When building an OpenApiDocument programmatically and adding security requirements using OpenApiSecuritySchemeReference as dictionary keys in OpenApiSecurityRequirement, the serialized output produces "security": [{}] instead of "security": [{"Bearer": []}].

The root cause is in OpenApiSecurityRequirement.SerializeInternal(), which filters entries with:

this.Where(static p => p.Key?.Target is not null)

When the document is constructed in memory (not parsed from a file), Target resolves via Reference.HostDocument.ResolveReferenceTo<U>(Reference, ...), which returns null because the security scheme was added to Components.SecuritySchemes as a plain OpenApiSecurityScheme, not as an IOpenApiSecurityScheme that the resolver can match.
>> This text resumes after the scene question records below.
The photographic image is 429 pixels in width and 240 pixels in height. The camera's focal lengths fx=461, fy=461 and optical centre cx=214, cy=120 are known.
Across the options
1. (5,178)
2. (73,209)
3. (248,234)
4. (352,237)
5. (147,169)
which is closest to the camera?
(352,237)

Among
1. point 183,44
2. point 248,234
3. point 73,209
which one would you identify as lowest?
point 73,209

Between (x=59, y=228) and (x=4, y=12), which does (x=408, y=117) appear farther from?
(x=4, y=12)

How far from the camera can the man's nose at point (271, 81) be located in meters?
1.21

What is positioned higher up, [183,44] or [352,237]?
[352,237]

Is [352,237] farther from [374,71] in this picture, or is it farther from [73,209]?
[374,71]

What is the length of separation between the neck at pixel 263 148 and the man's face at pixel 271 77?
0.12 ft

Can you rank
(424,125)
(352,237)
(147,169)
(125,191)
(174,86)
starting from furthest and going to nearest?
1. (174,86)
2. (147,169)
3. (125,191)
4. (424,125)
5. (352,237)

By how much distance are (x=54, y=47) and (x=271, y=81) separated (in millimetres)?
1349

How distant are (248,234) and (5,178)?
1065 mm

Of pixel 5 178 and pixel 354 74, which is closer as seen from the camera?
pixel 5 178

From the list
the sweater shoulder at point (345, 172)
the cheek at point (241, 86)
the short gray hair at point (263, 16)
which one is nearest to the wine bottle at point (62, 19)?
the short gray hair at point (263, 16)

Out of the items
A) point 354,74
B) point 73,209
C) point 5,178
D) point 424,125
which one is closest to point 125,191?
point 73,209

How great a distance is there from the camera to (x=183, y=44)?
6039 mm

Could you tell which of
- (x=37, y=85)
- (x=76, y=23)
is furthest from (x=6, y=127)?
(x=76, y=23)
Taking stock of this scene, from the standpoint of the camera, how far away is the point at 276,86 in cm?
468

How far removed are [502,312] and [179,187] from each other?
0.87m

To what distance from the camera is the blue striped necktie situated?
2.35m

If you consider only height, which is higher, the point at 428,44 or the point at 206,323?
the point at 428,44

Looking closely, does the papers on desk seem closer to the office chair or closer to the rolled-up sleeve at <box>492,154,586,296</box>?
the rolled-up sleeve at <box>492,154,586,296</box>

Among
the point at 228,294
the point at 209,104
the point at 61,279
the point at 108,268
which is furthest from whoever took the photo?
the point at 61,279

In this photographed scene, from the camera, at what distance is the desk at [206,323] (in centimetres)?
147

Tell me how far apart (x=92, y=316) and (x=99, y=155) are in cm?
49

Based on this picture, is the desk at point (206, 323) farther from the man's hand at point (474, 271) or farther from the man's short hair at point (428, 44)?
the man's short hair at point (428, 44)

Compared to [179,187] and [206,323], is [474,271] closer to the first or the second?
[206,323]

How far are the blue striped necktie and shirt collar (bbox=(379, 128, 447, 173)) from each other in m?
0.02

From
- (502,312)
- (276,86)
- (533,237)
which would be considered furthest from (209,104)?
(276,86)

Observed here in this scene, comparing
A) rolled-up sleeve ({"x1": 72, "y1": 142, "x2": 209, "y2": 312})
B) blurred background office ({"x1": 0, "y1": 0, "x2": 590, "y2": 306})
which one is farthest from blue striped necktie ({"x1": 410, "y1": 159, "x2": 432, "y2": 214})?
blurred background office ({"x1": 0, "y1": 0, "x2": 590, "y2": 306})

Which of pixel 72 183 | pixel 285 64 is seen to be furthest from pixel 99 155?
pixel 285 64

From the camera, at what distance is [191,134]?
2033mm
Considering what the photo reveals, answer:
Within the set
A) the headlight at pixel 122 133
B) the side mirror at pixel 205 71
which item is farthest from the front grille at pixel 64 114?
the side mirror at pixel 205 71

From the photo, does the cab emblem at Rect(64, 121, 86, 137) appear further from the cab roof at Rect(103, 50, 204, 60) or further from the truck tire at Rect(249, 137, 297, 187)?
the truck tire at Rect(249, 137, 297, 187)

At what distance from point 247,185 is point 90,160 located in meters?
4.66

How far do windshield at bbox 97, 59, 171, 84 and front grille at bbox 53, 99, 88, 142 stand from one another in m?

The filter silently drops the entry with no warning.

To Reproduce

using Microsoft.OpenApi;

var doc = new OpenApiDocument
{
    Info = new OpenApiInfo { Title = "Test", Version = "1.0" },
    Components = new OpenApiComponents
    {
        SecuritySchemes = new Dictionary<string, IOpenApiSecurityScheme>(StringComparer.Ordinal)
        {
            ["Bearer"] = new OpenApiSecurityScheme
            {
                Type = SecuritySchemeType.Http,
                Scheme = "Bearer",
                BearerFormat = "JWT",
            },
        },
    },
    Security =
    [
        new OpenApiSecurityRequirement
        {
            { new OpenApiSecuritySchemeReference("Bearer", doc), [] },
        },
    ],
};

var json = await doc.SerializeAsJsonAsync(OpenApiSpecVersion.OpenApi3_2);
Console.WriteLine(json);

Expected behavior

{
  "security": [
    {
      "Bearer": []
    }
  ]
}

Actual behavior

{
  "security": [
    {}
  ]
}

No exception or warning is produced — the entry is silently dropped.

Version

• Microsoft.OpenApi 2.0.0-preview17 (and later, including transitive via Microsoft.OpenApi.OData 3.2.0)
• Also affects 3.0 and 3.1 serialization — all three SerializeAsV3/V31/V32 methods share the same SerializeInternal code path.

Additional context

• This is a common scenario when using Microsoft.OpenApi.OData to generate an OpenAPI document from an EDM model and then adding security definitions programmatically.
• Related to If securityScheme is a reference it cannot be resolved (see issue #1166, this issue still persists in V1.6.3) #1229, but this repro path is purely in-memory construction with no external files.
• Workaround: subclass OpenApiSecurityRequirement and override SerializeAsV3/SerializeAsV31/SerializeAsV32 to write the security scheme name directly via IOpenApiWriter.

Suggested fix
The Where filter in SerializeInternal should fall back to Reference.ReferenceV3 (or Reference.Id) when Target is null, rather than silently skipping the entry. The callback already uses s.Reference.ReferenceV3 for the property name — the guard just needs to allow entries where the reference ID is available even if Target couldn't be resolved.

[baywet]

Hi @jonaslewin
Thank you for using the SDK and for reaching out.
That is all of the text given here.